* TASK OBJECTIVE *
Present the lines of the listing below as a Markdown table with the columns "Row" and "Line", from the line holding "Is point 547,453, in" through the end of the listing, inclusive. Leave out blank lines.

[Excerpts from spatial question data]
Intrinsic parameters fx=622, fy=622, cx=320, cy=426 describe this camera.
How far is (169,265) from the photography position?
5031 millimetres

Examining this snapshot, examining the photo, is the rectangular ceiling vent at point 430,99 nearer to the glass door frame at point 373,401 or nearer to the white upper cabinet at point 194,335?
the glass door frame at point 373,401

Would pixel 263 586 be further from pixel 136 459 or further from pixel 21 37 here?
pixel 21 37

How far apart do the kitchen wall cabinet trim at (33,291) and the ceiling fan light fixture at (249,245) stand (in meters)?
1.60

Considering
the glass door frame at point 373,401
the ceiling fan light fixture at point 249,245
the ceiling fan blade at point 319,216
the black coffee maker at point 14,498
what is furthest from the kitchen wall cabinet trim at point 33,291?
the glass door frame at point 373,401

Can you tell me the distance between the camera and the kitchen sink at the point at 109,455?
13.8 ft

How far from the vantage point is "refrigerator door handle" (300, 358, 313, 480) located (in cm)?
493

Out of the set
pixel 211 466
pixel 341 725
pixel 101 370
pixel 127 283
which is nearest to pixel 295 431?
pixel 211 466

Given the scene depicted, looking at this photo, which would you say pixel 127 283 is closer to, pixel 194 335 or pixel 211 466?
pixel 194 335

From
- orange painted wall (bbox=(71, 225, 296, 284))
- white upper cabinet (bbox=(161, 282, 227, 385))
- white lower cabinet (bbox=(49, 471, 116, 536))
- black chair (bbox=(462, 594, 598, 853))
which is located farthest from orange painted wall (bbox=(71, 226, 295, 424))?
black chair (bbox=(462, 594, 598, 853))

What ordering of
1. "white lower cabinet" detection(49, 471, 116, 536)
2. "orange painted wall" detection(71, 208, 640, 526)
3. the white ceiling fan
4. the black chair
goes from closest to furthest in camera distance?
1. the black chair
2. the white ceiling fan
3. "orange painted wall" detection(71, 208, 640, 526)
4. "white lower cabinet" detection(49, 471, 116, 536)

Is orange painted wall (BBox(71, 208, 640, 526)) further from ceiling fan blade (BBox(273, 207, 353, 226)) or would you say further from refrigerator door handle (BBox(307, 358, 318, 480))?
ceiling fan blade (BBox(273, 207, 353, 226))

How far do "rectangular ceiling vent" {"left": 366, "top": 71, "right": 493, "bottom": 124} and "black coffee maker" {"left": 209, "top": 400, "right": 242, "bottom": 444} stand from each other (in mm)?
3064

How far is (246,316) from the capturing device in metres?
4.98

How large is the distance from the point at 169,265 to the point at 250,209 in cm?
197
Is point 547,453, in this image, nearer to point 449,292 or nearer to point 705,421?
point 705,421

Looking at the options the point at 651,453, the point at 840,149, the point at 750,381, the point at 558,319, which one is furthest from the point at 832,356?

* REPLY *
| Row | Line |
|---|---|
| 1 | Is point 547,453, in this image, nearer to point 449,292 or nearer to point 705,421? |
| 2 | point 705,421 |
| 3 | Looking at the options the point at 651,453, the point at 840,149, the point at 750,381, the point at 558,319, which one is furthest from the point at 832,356? |